Find and Delete Files with Non-Ascii Names

find and delete files with non-ascii names


Non-ASCII characters

ASCII character codes range from 0x00 to 0x7F in hex. Therefore, any character with a code greater than 0x7F is a non-ASCII character. This includes the bulk of the characters in UTF-8 (ASCII codes are essentially a subset of UTF-8). For example, the Japanese character

is encoded in hex in UTF-8 as

E3 81 82

UTF-8 has been the default character encoding on, among others, Red Hat Linux since version 8.0 (2002), SuSE Linux since version 9.1 (2004), and Ubuntu Linux since version 5.04 (2005).

ASCII control characters

Out of the ASCII codes, 0x00 through 0x1F and 0x7F represent control characters such as ESC (0x1B). These control characters were not originally intended to be printable even though some of them, like the line feed character 0x0A, can be interpreted and displayed.

On my system, ls displays all control characters as ? by default, unless I pass the --show-control-chars option. I'm guessing that the files you want to delete contain ASCII control characters, as opposed to non-ASCII characters. This is an important distinction: if you delete filenames containing non-ASCII characters, you may blow away legitimate files that just happen to be named in another language.

Regular expressions for character codes

POSIX

POSIX provides a very handy collection of character classes for dealing with these types of characters (thanks to bashophil for pointing this out):

[:cntrl:] Control characters
[:graph:] Graphic printable characters (same as [:print:] minus the space character)
[:print:] Printable characters (same as [:graph:] plus the space character)

PCRE

Perl Compatible Regular Expressions allow hexadecimal character codes using the syntax

\x00

For example, a PCRE regex for the Japanese character would be

\xE3\x81\x82

In addition to the POSIX character classes listed above, PCRE also provides the [:ascii:] character class, which is a convenient shorthand for [\x00-\x7F].

GNU's version of grep supports PCRE using the -P flag, but BSD grep (on Mac OS X, for example) does not.

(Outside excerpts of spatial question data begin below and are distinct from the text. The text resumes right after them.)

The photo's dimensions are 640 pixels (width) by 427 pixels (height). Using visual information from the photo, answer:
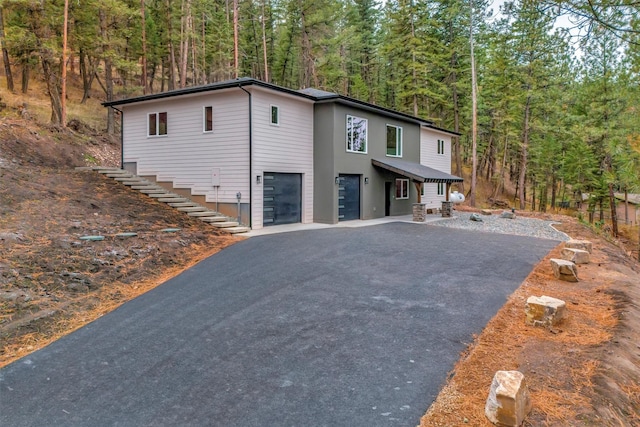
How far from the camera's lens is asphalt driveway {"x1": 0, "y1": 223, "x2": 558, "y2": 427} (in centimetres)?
305

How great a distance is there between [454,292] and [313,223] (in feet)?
28.6

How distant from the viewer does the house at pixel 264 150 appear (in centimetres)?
1243

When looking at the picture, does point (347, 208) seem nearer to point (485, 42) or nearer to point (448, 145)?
point (448, 145)

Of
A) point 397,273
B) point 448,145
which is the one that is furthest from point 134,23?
point 397,273

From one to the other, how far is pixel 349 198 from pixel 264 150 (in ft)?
14.7

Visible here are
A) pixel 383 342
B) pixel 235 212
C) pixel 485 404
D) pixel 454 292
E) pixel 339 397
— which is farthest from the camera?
pixel 235 212

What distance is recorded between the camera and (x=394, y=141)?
18125 millimetres

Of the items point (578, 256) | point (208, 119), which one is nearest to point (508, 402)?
point (578, 256)

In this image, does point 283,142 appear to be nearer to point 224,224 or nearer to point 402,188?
point 224,224

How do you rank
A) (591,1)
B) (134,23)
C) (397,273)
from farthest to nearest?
(134,23) < (397,273) < (591,1)

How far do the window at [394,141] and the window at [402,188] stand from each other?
1.35 metres

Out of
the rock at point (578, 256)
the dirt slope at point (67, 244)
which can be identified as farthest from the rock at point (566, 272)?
the dirt slope at point (67, 244)

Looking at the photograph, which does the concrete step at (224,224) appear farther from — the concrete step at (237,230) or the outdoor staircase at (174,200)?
the concrete step at (237,230)

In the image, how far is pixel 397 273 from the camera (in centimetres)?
731
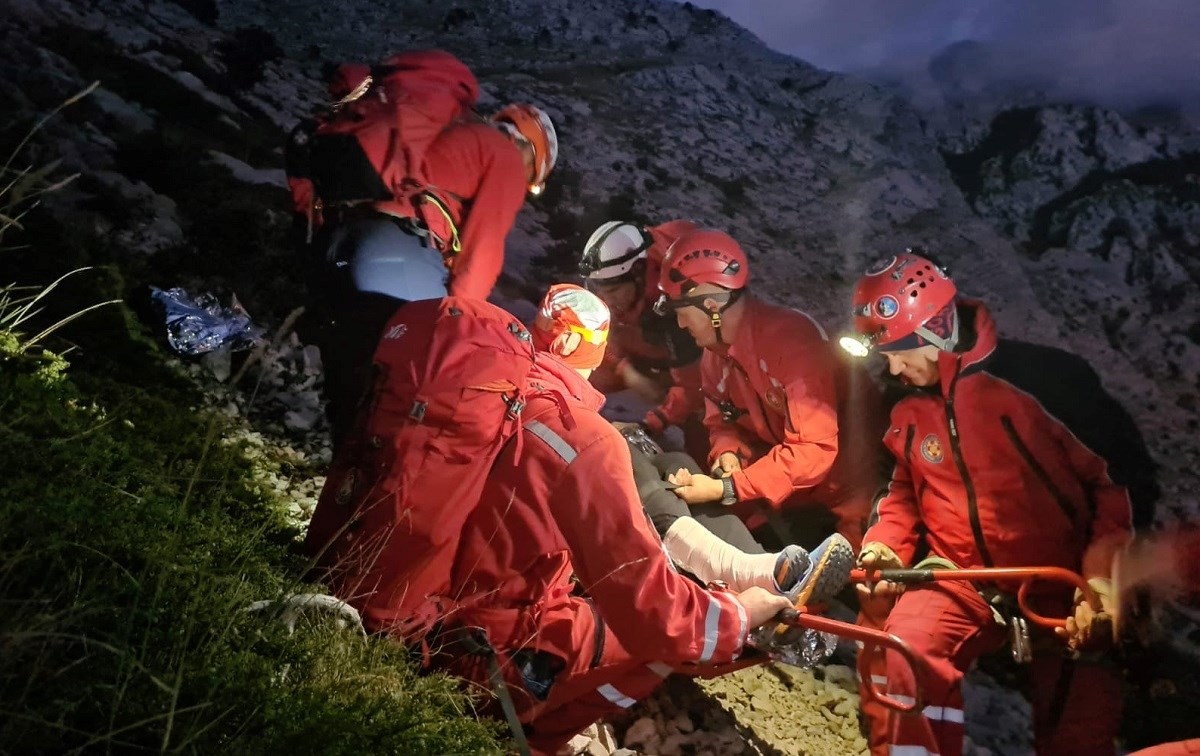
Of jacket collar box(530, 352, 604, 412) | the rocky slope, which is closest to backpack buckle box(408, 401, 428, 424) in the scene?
jacket collar box(530, 352, 604, 412)

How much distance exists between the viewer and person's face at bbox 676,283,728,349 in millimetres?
4750

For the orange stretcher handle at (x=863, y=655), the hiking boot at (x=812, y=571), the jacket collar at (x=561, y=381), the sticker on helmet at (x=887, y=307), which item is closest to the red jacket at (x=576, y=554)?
the jacket collar at (x=561, y=381)

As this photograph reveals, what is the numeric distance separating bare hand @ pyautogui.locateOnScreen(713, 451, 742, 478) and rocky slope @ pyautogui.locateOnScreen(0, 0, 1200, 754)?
148cm

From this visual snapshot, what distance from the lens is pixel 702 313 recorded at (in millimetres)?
4816

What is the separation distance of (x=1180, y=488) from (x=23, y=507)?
667 centimetres

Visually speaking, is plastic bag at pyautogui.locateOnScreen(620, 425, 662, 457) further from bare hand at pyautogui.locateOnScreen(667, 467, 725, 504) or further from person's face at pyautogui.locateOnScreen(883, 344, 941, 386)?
person's face at pyautogui.locateOnScreen(883, 344, 941, 386)

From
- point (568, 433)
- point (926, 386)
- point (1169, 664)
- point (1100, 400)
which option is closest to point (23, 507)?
point (568, 433)

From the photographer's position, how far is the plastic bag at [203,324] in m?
4.19

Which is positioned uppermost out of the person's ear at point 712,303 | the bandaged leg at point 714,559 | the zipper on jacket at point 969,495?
the person's ear at point 712,303

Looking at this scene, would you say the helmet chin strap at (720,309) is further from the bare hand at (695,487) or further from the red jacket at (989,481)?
the red jacket at (989,481)

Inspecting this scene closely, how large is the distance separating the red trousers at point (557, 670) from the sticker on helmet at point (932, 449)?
2185 mm

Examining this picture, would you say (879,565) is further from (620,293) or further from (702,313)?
(620,293)

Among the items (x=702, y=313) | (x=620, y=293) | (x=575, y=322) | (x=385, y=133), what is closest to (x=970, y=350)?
(x=702, y=313)

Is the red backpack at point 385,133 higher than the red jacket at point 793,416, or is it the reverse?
the red backpack at point 385,133
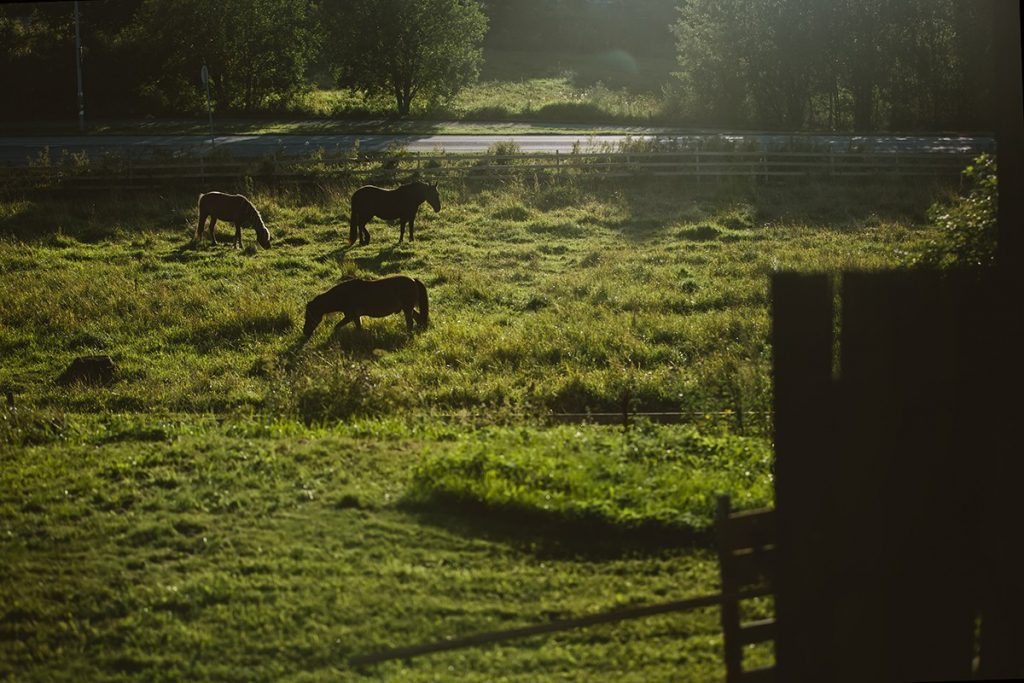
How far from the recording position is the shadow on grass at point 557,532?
8.51m

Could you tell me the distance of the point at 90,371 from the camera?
50.9 ft

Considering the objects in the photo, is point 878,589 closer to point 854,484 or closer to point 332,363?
point 854,484

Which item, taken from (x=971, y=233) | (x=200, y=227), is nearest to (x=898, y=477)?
(x=971, y=233)

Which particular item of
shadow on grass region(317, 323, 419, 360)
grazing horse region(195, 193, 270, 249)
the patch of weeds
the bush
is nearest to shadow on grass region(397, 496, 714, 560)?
the bush

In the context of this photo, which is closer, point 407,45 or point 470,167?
point 470,167

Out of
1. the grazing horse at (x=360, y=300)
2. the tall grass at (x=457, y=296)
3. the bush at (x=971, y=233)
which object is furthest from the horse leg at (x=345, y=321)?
the bush at (x=971, y=233)

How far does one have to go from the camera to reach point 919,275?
16.4 ft

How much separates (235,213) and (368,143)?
15765mm

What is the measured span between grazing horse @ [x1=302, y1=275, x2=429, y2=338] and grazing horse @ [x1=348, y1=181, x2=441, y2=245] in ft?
26.2

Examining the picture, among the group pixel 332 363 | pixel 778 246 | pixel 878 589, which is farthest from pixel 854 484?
pixel 778 246

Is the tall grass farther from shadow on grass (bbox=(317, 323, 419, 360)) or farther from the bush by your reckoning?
the bush

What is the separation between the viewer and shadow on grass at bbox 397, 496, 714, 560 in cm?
851

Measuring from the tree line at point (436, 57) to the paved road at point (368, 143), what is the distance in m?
4.85

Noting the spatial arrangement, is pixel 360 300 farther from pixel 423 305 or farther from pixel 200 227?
pixel 200 227
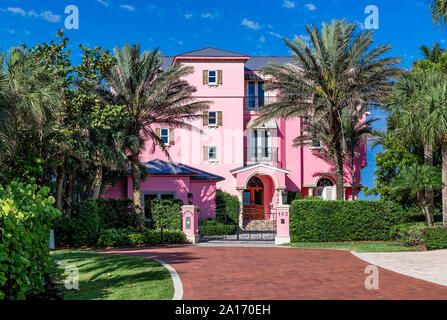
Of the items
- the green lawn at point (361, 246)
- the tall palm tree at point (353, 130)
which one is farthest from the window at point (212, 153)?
the green lawn at point (361, 246)

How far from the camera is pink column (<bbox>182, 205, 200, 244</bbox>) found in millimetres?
25094

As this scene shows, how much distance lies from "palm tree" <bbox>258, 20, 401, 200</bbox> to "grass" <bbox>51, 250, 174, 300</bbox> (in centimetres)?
1311

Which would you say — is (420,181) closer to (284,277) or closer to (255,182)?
(284,277)

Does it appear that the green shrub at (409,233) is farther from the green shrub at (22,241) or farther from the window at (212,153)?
the window at (212,153)

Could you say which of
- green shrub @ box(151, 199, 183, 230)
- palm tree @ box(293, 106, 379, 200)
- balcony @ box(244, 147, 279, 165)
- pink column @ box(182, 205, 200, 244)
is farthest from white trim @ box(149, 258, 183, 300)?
balcony @ box(244, 147, 279, 165)

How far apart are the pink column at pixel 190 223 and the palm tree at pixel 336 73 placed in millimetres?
6554

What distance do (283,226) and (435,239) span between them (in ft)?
24.0

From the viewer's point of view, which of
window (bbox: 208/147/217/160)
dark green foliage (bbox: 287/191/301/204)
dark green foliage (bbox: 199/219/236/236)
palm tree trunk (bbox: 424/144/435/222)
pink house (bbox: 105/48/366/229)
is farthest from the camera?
window (bbox: 208/147/217/160)

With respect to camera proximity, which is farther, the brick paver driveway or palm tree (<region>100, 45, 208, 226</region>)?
palm tree (<region>100, 45, 208, 226</region>)

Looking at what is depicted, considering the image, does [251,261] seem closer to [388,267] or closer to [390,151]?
[388,267]

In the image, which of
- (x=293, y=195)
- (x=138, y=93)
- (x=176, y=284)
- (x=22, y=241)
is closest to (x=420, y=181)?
(x=176, y=284)

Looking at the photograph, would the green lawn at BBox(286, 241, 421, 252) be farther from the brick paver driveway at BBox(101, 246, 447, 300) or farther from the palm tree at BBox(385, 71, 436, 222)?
the palm tree at BBox(385, 71, 436, 222)

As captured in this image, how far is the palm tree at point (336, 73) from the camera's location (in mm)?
25016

Neither GNU nor BSD find supports PCRE regexes.

Finding the files

GNU find supports POSIX regexes (thanks to iscfrc for pointing out the pure find solution to avoid spawning additional processes). The following command will list all filenames (but not directory names) below the current directory that contain non-printable control characters:

find -type f -regextype posix-basic -regex '^.*/[^/]*[[:cntrl:]][^/]*$'

The regex is a little complicated because the -regex option has to match the entire file path, not just the filename, and because I'm assuming that we don't want to blow away files with normal names simply because they are inside directories with names containing control characters.

To delete the matching files, simply pass the -delete option to find, after all other options (this is critical; passing -delete as the first option will blow away everything in your current directory):

find -type f -regextype posix-basic -regex '^.*/[^/]*[[:cntrl:]][^/]*$' -delete

I highly recommend running the command without the -delete first, so you can see what will be deleted before it's too late.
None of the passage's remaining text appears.